No data on the excretion of solifenacin in breast milk, so use Vesicare during breast-feeding is not recommended.
INTERACTION Vesicare 5 mg:
concomitant use of other drugs with anticholinergic properties may have a more pronounced therapeutic effect, and to show more side effects. After stopping Vezikara to use other means to the anticholinergic effect should be kept approximately 1 week interval.
The therapeutic effect of solifenacin may be reduced by simultaneous administration of cholinergic receptor agonists. Solifenacin can reduce the effectiveness of stimulants motility gastrointestinal tract (metoclopramide, cisapride).
While receiving ketoconazole or other potent inhibitor of the enzyme CYP 3A4 (eg ritonavir, nelfinavir, itraconazole) Vesicare dose should be reduced to 5 mg. Simultaneous administration of solifenacin and the active enzyme CYP 3A4 inhibitor is contraindicated in patients with severe renal or moderate hepatic impairment.
Since Solifenacin is metabolised by the enzyme CYP 3A4, are possible pharmacokinetic interactions with other substrates of this enzyme (such as verapamil, diltiazem) and inducers of the enzyme CYP 3A4 (eg rifampicin, phenytoin, carbamazepine).
There was no pharmacokinetic interaction between solifenacin with combined oral contraceptives (ethinyl estradiol / levonorgestrel).
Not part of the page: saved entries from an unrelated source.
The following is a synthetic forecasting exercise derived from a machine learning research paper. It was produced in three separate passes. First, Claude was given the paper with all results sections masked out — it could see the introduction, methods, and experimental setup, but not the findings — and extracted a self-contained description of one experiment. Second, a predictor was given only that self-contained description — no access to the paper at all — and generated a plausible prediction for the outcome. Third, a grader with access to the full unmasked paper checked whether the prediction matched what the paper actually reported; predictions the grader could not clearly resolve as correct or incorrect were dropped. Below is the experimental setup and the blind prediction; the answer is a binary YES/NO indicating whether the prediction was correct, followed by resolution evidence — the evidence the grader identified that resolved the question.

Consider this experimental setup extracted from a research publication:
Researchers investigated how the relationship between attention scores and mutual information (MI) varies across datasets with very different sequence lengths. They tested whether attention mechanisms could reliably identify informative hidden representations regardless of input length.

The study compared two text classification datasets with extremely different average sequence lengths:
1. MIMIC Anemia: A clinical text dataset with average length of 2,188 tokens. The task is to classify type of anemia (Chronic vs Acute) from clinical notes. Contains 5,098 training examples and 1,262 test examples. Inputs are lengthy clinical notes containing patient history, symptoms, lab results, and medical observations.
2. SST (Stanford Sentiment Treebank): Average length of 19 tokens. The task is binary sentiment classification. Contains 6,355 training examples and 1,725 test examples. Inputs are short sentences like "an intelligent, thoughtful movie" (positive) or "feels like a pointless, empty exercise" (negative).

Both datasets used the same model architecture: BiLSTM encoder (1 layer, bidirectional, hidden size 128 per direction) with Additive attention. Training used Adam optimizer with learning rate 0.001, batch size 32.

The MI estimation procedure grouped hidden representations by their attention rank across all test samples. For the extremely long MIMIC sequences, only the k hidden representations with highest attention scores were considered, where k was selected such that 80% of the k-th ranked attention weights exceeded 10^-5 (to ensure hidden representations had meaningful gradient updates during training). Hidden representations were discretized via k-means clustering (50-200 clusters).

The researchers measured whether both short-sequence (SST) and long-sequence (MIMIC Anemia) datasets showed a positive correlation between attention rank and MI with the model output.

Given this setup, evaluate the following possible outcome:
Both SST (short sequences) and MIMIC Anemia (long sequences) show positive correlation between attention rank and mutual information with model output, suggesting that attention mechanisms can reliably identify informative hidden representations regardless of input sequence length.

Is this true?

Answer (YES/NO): YES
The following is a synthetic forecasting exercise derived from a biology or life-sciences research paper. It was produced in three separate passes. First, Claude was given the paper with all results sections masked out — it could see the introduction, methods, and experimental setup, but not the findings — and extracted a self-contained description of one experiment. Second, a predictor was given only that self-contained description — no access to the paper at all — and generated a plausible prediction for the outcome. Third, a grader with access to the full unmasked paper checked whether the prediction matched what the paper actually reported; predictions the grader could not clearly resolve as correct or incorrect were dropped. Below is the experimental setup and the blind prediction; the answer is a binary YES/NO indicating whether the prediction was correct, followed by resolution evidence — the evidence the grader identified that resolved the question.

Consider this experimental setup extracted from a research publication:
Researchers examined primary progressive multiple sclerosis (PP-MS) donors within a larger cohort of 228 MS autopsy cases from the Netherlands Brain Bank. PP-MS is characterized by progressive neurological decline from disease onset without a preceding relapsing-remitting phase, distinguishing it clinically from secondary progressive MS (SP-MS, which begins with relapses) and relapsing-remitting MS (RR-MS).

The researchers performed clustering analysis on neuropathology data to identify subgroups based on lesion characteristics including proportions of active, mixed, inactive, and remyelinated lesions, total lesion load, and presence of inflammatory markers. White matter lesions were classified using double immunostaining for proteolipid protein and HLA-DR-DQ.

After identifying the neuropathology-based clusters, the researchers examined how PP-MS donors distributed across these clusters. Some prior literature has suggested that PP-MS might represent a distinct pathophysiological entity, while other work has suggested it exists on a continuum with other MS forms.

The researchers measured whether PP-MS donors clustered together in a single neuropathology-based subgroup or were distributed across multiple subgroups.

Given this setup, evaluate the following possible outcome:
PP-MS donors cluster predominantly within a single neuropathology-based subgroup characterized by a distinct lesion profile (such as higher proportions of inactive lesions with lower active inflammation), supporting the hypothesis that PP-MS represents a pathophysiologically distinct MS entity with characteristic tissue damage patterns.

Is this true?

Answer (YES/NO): NO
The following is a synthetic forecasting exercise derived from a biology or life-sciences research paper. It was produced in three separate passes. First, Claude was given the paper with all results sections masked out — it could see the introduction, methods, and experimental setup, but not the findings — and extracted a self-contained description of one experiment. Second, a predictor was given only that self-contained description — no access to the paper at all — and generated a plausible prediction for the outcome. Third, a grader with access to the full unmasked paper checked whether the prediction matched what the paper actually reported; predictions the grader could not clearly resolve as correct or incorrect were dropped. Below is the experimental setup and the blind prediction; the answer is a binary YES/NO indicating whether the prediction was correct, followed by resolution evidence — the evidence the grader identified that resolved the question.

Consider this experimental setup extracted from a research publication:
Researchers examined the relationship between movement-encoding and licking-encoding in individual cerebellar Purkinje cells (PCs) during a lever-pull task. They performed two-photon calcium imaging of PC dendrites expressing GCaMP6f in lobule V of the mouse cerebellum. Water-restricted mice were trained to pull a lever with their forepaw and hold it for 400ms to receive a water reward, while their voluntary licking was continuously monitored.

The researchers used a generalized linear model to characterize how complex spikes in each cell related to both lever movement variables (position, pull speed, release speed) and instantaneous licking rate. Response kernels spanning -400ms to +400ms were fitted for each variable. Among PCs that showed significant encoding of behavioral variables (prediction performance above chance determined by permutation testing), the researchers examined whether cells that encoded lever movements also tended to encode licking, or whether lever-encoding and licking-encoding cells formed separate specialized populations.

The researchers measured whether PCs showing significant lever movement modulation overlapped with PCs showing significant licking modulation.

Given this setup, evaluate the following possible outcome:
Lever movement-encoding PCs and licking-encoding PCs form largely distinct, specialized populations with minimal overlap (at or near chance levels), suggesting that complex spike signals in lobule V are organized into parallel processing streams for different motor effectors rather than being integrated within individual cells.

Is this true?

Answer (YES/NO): NO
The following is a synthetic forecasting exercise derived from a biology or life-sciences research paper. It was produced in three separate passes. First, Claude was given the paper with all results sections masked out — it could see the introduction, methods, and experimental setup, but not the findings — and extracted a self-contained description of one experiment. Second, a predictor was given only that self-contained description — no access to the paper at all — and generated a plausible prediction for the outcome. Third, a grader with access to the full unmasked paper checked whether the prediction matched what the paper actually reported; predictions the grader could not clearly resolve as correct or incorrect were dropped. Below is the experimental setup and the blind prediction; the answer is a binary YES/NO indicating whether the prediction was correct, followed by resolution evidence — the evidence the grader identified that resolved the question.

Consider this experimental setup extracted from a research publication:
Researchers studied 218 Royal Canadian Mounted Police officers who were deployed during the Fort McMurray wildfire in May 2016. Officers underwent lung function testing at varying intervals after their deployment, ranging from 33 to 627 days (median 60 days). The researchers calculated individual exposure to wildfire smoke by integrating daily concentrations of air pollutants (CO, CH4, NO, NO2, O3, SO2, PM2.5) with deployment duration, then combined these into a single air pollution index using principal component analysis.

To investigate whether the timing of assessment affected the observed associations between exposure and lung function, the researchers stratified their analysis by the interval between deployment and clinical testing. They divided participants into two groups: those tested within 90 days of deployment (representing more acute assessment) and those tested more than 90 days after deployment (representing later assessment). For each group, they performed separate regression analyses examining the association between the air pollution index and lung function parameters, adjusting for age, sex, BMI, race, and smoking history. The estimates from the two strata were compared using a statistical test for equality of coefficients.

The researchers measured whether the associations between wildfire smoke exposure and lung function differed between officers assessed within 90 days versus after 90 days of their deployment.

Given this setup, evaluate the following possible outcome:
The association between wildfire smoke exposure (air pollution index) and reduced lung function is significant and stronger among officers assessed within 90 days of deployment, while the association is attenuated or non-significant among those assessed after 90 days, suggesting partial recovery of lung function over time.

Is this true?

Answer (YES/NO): YES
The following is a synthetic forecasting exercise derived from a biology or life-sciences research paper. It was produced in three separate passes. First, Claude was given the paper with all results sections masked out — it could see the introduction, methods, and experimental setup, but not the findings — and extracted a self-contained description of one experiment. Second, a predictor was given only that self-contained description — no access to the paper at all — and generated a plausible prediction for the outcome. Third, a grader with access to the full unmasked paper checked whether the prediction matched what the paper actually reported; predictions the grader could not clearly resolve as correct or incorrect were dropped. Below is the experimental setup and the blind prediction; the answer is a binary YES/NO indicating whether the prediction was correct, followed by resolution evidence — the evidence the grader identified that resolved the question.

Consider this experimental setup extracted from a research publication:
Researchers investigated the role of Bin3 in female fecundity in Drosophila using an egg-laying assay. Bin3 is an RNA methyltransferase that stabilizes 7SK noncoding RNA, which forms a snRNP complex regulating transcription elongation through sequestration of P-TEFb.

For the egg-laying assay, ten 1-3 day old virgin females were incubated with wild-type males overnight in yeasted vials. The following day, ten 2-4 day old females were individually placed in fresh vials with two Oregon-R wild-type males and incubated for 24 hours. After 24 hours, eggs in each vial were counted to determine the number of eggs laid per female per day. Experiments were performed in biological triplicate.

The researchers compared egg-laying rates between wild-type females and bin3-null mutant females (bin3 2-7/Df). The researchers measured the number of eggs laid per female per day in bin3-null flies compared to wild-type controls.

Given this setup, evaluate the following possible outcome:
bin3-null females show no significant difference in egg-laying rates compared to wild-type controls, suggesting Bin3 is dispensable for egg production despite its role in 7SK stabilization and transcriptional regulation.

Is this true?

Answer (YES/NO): NO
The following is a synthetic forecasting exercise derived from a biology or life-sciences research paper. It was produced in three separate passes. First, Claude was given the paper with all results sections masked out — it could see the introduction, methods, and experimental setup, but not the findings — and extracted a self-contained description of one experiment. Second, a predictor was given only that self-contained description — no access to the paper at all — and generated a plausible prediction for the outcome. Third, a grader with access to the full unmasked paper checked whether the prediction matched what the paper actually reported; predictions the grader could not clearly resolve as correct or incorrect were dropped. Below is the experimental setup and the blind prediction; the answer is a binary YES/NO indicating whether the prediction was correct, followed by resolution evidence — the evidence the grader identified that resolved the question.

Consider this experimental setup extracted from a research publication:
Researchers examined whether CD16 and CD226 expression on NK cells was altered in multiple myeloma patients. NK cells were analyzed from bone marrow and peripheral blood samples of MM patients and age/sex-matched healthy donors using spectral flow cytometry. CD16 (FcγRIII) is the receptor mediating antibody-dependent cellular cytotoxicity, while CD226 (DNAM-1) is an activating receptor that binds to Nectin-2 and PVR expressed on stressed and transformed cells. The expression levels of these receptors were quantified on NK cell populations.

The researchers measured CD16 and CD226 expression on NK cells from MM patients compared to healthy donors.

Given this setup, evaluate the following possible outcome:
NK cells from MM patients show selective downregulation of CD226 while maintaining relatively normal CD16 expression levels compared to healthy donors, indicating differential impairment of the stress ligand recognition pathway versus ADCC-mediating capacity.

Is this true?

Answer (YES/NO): NO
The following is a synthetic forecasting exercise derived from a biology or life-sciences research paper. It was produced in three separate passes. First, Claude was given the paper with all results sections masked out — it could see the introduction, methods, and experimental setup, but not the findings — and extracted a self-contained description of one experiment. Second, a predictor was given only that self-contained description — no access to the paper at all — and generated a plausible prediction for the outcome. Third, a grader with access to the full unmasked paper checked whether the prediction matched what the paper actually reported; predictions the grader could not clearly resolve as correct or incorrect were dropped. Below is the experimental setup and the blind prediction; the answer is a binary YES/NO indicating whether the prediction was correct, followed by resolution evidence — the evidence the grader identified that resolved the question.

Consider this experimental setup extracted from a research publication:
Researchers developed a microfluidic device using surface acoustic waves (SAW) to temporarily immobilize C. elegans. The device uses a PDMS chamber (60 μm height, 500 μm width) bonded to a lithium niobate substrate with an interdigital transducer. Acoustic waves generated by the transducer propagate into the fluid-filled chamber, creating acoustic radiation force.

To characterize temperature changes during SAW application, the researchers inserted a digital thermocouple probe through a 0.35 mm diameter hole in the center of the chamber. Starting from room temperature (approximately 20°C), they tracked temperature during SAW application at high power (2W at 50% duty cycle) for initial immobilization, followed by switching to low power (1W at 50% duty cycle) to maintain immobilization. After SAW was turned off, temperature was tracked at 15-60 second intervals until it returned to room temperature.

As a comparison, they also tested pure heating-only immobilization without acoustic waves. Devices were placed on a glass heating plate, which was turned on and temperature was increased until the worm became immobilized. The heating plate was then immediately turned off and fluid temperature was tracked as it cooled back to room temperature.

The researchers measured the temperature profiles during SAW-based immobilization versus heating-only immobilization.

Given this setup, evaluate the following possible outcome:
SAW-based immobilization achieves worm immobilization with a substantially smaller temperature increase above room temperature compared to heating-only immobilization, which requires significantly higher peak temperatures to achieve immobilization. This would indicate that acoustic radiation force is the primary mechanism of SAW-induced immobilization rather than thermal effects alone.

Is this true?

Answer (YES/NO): YES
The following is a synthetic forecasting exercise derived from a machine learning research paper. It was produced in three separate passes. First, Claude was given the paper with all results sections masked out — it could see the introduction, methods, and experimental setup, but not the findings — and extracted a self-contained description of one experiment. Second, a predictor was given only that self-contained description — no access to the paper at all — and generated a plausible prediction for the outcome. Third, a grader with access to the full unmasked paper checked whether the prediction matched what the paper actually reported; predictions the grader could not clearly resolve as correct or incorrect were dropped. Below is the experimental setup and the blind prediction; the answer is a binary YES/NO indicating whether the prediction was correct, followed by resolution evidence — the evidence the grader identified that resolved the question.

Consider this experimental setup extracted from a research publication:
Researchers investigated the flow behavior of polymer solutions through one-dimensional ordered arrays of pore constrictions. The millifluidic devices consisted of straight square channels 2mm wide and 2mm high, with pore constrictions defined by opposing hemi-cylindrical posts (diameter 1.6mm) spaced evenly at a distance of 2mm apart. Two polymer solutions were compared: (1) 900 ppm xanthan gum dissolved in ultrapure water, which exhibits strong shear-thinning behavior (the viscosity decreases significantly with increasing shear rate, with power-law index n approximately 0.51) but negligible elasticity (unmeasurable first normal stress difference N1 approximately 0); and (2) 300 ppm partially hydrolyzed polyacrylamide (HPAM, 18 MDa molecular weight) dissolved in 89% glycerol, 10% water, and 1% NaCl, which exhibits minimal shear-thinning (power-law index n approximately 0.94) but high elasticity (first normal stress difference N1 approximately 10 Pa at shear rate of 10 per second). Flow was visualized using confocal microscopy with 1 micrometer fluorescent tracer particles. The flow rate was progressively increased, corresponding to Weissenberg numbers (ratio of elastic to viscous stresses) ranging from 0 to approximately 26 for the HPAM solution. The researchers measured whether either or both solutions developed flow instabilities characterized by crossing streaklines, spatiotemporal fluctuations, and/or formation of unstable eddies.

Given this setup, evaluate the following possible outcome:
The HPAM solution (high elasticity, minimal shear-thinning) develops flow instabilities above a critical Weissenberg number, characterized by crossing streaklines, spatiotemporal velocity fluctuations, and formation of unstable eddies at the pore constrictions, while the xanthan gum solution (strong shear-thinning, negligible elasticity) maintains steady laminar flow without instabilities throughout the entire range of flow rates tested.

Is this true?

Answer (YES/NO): YES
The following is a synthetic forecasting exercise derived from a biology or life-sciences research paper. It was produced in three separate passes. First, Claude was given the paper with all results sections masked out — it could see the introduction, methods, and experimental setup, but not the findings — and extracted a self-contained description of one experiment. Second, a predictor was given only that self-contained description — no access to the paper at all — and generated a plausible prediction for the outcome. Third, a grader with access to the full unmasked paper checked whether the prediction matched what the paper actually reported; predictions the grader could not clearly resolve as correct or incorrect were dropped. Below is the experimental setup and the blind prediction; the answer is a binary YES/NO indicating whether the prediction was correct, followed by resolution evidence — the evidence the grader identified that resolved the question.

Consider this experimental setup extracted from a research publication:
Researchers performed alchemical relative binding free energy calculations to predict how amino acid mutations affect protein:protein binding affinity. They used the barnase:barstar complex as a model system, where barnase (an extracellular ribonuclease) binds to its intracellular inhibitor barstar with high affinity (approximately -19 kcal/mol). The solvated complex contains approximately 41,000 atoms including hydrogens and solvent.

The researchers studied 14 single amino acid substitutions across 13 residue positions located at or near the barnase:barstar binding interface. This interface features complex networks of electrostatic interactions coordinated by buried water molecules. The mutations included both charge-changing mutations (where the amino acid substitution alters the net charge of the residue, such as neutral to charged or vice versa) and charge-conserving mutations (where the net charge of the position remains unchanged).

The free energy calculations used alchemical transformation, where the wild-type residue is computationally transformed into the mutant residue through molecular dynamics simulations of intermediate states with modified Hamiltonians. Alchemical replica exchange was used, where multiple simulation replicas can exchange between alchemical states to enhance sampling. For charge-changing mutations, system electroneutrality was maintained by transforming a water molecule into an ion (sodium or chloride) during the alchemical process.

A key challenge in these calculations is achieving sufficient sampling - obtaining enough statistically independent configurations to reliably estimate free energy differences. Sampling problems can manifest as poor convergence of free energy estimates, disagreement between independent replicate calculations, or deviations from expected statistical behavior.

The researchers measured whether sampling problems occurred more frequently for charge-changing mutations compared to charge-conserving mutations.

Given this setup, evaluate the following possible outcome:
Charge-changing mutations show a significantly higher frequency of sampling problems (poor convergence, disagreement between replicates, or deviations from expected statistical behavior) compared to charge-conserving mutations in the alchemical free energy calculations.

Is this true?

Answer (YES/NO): YES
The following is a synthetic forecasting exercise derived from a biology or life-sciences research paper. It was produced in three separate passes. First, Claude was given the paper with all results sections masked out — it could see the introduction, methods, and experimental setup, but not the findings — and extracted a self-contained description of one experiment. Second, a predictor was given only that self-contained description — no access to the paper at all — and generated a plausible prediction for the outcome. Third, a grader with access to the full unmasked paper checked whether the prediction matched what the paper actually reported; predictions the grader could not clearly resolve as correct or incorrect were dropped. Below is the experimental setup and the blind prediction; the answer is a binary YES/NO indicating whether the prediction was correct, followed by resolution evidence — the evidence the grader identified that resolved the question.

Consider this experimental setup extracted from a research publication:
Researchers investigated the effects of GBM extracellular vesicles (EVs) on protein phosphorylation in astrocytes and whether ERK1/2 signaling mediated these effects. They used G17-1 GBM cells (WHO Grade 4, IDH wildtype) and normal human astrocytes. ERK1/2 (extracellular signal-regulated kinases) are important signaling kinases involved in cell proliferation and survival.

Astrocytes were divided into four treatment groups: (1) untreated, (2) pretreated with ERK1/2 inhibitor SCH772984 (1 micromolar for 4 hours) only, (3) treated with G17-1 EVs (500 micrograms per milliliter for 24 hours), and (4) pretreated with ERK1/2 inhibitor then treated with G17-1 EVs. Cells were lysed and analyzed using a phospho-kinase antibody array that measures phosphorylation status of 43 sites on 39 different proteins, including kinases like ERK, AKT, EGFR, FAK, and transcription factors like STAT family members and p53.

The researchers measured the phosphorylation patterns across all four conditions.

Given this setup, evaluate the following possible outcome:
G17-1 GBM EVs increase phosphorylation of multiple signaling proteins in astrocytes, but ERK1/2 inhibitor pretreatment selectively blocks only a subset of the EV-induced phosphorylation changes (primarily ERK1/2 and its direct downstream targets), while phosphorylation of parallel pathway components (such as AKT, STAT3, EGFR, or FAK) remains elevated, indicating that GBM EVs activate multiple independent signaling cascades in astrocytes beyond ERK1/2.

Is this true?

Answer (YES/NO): NO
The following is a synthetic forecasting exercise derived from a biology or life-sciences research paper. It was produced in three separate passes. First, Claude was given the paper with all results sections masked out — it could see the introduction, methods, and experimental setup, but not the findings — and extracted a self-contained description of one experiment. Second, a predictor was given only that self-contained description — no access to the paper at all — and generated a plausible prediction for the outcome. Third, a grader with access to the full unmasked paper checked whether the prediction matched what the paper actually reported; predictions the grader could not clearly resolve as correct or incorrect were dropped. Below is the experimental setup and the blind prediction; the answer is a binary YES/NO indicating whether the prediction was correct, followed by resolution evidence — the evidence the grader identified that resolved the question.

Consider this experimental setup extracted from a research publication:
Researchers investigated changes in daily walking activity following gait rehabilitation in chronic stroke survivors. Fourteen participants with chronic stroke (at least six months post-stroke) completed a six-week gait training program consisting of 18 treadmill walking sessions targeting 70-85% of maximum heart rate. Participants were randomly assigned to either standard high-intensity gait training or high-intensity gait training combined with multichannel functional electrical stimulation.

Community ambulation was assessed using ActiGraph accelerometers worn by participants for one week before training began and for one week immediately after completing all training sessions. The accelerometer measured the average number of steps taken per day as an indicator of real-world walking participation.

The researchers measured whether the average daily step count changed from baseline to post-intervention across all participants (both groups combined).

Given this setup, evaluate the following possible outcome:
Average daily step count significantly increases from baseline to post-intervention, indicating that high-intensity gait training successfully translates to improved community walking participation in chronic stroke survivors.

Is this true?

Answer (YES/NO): NO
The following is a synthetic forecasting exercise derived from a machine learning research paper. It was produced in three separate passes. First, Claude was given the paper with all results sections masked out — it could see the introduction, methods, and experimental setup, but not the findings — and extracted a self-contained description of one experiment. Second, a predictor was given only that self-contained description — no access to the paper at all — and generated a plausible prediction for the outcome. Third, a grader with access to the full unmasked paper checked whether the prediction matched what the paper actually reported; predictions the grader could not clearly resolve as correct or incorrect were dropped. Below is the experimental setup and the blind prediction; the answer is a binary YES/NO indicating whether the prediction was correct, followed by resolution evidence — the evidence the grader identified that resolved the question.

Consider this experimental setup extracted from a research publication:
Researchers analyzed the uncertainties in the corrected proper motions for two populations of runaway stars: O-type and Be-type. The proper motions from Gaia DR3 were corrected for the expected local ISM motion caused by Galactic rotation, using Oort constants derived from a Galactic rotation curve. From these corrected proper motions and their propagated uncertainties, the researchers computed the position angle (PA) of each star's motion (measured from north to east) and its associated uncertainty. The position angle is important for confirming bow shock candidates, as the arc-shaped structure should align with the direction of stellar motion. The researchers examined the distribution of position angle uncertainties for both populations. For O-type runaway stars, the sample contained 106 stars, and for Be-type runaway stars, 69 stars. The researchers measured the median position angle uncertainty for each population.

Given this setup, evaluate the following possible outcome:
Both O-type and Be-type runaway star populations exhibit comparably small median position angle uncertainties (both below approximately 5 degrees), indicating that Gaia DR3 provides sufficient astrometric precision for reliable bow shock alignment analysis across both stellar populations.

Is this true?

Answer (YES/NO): NO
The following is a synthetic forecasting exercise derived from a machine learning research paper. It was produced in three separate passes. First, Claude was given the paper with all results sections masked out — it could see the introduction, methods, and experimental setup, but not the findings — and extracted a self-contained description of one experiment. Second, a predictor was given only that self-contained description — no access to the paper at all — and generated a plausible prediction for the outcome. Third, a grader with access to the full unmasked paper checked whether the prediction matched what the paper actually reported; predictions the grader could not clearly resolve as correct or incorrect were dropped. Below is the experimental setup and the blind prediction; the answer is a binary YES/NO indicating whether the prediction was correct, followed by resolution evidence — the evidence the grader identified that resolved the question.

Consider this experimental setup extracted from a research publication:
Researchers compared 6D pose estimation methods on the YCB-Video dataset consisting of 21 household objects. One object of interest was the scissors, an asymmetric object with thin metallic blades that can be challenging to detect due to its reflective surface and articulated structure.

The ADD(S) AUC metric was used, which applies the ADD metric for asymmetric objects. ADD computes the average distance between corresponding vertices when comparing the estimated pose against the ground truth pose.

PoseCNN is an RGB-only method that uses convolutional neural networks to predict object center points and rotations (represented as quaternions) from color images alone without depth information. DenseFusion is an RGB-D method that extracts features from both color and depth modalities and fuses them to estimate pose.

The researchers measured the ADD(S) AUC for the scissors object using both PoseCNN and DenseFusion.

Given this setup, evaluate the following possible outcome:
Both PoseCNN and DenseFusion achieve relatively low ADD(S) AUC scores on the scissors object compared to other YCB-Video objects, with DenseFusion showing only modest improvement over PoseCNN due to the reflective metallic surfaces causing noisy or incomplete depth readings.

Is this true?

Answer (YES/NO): NO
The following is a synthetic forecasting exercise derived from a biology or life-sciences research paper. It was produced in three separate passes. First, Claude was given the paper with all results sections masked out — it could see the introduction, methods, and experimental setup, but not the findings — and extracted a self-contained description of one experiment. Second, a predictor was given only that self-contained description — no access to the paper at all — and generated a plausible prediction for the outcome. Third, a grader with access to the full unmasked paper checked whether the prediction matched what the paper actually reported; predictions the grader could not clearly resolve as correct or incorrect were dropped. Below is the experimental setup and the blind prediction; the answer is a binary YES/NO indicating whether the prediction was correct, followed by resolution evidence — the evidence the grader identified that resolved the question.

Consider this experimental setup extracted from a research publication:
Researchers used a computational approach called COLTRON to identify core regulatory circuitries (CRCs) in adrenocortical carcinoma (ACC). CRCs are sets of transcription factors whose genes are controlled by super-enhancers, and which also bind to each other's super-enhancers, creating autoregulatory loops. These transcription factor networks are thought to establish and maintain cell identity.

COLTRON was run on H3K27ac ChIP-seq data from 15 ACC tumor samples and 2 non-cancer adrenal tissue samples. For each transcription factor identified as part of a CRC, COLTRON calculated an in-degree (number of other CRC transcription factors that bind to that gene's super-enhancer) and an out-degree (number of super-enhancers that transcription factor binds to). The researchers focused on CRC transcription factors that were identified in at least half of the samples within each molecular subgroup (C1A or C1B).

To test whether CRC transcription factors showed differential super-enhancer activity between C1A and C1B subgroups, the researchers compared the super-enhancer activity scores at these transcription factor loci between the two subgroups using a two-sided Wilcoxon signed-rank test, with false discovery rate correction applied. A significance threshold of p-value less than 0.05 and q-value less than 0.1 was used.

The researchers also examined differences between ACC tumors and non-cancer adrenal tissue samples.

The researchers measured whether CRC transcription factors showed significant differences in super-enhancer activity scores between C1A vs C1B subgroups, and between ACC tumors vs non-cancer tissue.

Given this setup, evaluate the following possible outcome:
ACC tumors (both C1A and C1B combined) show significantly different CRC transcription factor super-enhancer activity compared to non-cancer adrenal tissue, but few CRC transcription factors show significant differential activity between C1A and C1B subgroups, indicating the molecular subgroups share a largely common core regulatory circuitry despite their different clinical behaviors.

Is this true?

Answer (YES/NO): NO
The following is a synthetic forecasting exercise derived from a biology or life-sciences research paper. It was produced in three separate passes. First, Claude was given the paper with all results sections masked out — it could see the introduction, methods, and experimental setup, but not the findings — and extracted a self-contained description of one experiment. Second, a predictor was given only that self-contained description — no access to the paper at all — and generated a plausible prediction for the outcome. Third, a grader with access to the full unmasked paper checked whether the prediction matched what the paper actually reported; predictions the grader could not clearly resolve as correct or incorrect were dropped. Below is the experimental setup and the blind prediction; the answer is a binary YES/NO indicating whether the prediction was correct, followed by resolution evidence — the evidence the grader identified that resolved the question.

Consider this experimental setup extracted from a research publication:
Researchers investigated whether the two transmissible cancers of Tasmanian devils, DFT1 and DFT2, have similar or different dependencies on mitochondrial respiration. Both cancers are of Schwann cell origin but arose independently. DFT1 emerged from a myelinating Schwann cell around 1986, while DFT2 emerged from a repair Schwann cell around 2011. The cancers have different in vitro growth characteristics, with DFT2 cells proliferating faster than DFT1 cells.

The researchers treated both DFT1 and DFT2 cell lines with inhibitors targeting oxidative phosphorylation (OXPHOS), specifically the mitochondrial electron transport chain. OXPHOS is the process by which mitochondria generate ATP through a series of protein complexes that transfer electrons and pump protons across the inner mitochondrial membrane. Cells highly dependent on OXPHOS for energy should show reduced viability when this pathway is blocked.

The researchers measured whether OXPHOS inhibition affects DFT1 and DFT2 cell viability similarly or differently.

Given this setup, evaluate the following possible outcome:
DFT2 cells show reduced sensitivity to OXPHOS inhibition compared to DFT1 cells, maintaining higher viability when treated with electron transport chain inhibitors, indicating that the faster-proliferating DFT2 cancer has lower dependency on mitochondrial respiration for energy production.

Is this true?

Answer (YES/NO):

Vesicare not affect the pharmacokinetics of warfarin and digoxin.
Overdose Vesicare 5 mg:
The maximum dose used was 100 mg of the drug dose. It was noted side effects such as slight headache, moderate dry mouth, dizziness, drowsiness, blurred vision.
In case of overdose should be gastric lavage and activated charcoal to appoint. As with other anticholinergic drugs overdose, conduct the following activities: when expressed central effects (hallucinations, agitation) – physostigmine or carbachol, with cramps – benzodiazepines, with respiratory failure – mechanical ventilation, with urinary retention – catheterization of the bladder, with mydriasis – burial in pilocarpine eye or placing the patient in a darkened room, with tachycardia – β-adrenoceptor blockers. Particular attention should be given to patients at risk lengthening the Q-T interval on the ECG (with hypokalemia, bradycardia, concomitant use of drugs known to cause prolongation of the interval Q-T) and patients with heart disease (IHD, arrhythmia, congestive heart failure).